Description of the event

The progressive internal flaking of the USSR brings as an outward effect a movement that de-stabilizes the hole Eastern Europe; this has as outcome the falling, in the course of a few months, of all the European communist regimes.
As well as in the other Warsaw Pact’s countries (except Poland and Hungary), in the DDR the transition towards a democratic system is not leaded by the Institutes, but essentially carried out by the people. Initially the mobilization has the form of a mass-escape from the DDR to West Germany, carried out through Hungarian territory. By there is possible to reach Austrian borders or refugee in West Germany’s embassies in Eastern Europe’s capital cities. The mass-escape is so wide that, in summer-autumn 1989, is not any more possible to hide this phenomenon to the world’s eyes. Though the promises made by Gorbacev to Honecker (East Germany’s head of state) during his visit in the DDR (October 6th, 1989), USSR troops stranding there do not move to prevent escapes.

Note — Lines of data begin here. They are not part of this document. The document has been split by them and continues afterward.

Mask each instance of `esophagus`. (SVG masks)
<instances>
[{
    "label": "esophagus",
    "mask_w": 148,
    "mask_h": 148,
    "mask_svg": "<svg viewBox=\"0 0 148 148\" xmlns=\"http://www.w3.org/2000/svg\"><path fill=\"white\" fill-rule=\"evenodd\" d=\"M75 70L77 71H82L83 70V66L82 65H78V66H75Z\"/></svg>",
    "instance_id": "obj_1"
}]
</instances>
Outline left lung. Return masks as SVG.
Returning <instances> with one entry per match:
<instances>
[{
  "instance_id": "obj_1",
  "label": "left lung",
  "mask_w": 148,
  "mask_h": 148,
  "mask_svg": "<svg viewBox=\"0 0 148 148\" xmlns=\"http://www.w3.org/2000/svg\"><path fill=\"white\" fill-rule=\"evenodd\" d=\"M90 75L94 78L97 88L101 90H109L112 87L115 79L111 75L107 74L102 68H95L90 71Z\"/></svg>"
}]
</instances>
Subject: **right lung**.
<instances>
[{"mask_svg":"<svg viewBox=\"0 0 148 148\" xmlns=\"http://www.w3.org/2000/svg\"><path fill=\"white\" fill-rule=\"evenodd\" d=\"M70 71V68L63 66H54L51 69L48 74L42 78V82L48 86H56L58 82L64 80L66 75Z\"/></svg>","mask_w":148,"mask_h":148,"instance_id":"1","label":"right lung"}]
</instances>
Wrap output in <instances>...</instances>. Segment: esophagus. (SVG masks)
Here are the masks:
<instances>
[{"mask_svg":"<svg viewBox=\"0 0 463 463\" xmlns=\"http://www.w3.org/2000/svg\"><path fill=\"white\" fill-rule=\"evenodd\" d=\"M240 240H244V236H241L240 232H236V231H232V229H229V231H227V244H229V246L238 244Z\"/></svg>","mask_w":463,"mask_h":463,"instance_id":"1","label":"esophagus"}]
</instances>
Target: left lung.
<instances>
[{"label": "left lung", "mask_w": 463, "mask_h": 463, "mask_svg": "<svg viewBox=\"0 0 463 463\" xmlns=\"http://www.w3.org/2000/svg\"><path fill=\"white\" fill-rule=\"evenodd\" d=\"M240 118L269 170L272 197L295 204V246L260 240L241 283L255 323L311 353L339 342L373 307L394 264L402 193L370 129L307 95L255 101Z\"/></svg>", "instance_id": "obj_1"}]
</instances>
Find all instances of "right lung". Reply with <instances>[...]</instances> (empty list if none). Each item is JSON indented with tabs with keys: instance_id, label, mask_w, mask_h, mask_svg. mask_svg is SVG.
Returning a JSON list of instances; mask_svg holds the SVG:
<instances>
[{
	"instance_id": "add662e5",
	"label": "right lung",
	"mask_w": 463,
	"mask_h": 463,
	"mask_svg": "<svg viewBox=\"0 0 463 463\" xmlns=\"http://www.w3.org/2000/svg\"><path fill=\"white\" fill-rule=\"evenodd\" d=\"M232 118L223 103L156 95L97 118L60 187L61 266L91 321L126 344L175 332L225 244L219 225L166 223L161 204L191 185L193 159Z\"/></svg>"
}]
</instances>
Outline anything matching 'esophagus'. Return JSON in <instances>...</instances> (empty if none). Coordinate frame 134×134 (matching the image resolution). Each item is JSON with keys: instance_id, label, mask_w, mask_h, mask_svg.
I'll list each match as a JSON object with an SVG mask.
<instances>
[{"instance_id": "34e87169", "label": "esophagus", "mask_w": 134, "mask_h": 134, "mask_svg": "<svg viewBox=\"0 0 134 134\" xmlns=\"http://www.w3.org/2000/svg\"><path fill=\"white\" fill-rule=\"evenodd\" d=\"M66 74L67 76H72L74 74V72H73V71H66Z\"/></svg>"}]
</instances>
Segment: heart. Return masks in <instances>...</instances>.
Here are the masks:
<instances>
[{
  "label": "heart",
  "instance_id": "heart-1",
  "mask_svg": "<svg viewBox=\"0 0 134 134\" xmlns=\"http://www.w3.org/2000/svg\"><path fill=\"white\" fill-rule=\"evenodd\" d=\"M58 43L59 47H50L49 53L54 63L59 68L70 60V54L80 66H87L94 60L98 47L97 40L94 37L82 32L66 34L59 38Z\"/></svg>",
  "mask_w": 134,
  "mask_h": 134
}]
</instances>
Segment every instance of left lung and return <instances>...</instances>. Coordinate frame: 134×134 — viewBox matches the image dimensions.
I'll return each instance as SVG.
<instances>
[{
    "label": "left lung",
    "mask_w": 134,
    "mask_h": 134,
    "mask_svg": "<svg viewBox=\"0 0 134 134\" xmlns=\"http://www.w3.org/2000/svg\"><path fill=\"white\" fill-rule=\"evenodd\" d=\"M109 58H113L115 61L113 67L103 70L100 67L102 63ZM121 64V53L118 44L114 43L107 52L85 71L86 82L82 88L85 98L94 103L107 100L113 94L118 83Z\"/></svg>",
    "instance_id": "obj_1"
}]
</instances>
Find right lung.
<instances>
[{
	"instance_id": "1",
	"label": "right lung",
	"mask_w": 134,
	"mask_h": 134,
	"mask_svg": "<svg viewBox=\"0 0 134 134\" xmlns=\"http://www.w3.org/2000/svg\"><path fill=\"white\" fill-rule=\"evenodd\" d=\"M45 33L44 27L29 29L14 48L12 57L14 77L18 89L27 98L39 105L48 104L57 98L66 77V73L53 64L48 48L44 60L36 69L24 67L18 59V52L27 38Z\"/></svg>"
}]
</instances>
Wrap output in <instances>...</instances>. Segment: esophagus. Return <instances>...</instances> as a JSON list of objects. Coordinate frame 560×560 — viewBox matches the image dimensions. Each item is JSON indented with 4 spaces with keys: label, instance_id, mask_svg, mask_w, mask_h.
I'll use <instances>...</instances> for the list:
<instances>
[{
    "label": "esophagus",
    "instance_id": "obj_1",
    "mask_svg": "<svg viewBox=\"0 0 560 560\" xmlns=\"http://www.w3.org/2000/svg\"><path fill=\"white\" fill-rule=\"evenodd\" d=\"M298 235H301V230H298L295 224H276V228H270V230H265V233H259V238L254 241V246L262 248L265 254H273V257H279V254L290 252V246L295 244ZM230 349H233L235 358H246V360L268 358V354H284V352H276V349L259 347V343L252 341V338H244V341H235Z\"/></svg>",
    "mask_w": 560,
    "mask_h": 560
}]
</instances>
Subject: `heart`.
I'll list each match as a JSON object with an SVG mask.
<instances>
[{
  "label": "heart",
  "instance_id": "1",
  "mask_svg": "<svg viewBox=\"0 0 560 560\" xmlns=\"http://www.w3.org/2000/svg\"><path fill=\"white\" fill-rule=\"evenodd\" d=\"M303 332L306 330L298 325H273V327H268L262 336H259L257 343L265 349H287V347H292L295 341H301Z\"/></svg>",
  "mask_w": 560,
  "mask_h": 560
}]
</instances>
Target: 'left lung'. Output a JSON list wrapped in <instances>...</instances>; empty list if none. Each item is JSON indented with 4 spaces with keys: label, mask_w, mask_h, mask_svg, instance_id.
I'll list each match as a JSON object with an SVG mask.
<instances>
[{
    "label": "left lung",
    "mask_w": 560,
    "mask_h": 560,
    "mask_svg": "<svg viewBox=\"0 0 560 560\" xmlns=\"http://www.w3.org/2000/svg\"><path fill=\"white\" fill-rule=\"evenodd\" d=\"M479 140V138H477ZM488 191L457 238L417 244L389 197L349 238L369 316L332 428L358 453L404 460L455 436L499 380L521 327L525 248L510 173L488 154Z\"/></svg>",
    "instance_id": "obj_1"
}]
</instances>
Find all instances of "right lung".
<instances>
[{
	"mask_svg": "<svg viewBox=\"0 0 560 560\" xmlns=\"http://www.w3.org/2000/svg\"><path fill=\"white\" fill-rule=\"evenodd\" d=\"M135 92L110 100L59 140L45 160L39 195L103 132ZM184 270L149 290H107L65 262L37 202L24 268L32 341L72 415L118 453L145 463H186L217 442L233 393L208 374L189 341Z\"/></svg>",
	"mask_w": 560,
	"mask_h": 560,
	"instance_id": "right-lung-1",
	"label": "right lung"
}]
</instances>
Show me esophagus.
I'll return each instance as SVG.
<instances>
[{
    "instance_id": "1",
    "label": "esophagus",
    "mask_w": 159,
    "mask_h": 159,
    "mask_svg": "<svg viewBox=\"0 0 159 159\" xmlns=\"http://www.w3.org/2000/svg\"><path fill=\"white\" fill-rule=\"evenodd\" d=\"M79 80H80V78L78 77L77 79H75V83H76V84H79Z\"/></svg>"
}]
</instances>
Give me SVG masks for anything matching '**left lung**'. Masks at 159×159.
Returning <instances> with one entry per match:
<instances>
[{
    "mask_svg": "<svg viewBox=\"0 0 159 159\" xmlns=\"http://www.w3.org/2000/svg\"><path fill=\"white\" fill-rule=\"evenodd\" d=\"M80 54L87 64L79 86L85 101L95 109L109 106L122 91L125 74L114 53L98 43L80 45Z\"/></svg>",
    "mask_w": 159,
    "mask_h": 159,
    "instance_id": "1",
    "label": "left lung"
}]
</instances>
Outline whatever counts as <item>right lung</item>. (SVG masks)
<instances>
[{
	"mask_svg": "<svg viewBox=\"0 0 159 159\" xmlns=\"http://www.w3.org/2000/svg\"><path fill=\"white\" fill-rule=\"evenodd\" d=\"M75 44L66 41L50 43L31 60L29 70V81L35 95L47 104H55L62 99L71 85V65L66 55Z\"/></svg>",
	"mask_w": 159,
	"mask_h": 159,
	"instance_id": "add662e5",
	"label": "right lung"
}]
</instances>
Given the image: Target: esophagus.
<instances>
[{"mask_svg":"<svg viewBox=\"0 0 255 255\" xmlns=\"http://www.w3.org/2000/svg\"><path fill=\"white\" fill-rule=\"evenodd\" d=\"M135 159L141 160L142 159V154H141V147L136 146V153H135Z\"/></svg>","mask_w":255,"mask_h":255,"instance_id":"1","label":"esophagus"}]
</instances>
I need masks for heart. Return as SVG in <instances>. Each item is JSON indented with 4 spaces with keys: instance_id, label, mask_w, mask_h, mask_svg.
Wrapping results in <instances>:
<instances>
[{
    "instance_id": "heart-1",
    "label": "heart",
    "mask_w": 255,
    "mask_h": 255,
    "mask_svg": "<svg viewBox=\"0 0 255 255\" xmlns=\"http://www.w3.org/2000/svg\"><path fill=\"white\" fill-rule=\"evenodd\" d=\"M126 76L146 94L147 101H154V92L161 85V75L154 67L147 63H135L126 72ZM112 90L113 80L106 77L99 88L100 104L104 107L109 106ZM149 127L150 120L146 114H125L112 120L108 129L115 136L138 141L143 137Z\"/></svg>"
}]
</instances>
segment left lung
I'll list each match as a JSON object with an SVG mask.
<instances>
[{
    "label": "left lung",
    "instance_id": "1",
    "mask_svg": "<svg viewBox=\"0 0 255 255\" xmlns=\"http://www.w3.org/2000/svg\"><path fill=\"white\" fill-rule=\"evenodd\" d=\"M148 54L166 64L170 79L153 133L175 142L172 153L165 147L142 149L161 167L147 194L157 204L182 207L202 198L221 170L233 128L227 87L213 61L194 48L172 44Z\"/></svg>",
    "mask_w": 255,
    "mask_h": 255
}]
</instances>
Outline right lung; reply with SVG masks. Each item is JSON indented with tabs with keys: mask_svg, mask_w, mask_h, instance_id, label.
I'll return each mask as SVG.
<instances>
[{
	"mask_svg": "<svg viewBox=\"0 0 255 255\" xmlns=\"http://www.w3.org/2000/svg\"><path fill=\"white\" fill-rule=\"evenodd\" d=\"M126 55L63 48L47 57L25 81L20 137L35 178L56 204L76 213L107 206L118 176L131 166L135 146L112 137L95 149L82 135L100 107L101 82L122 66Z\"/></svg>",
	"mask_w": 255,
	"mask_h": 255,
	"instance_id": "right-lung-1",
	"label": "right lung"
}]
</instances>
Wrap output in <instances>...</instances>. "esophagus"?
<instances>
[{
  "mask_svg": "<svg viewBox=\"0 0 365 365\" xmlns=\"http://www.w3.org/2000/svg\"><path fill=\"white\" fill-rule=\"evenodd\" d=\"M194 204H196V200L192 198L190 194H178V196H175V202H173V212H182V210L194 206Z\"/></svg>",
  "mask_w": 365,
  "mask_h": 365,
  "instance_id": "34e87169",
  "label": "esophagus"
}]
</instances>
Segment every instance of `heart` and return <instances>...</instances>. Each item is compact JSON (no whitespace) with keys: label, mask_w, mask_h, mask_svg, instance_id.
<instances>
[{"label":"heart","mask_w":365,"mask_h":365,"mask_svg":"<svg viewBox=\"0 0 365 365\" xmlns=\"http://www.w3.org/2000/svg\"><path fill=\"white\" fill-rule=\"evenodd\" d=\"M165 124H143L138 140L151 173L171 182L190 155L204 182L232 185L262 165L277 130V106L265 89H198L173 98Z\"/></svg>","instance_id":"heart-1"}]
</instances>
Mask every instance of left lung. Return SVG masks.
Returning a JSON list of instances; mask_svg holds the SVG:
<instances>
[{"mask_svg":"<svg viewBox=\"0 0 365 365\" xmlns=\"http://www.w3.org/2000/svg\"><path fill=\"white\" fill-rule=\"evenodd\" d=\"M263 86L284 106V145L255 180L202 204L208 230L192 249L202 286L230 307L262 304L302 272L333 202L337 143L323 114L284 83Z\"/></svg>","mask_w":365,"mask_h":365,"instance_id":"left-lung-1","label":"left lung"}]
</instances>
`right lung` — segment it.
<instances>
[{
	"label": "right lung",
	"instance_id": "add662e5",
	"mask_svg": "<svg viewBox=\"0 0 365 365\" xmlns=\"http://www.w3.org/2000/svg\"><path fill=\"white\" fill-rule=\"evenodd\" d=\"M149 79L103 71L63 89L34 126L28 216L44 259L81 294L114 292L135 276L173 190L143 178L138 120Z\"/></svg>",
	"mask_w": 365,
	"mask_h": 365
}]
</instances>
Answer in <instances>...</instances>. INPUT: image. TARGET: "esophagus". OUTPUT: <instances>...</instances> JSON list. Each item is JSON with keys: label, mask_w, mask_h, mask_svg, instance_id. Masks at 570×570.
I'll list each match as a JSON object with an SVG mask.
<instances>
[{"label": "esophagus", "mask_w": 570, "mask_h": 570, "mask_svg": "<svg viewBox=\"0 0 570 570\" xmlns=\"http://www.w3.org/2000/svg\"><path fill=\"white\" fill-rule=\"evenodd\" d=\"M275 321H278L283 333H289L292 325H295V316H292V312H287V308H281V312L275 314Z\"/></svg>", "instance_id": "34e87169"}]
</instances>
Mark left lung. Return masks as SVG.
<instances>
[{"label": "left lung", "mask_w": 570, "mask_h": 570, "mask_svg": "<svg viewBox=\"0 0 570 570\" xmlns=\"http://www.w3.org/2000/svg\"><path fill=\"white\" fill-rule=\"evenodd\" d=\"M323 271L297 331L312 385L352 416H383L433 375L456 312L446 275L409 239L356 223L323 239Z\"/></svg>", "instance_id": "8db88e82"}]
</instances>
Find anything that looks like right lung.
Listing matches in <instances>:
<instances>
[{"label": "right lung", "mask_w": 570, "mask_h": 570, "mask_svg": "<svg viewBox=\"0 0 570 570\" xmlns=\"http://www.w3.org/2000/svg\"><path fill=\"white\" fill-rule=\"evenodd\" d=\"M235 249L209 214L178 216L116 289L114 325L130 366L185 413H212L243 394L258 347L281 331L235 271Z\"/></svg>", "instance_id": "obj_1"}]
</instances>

At the end of the visit of Gorbacev, East Berlin is thrown into confusion by extraordinary manifestations, never seen before. People claims democracy and reforms.
The few reforms made by Honecker do not satisfy DDR people and manifestations go on until the evening of November 9th, when an unknown manages to open a breach in the Berlin Wall. After verifying that the Police would not intervene, hundreds begin to break the Wall and happen the first fraternization scenes among Germans of the East and of the West. Here begins to fall, 28 years after its building, the Berlin Wall, the most significant symbol of the “cold war”. This is the first step towards the re-unification of Germany, into force since October 3rd, 1990.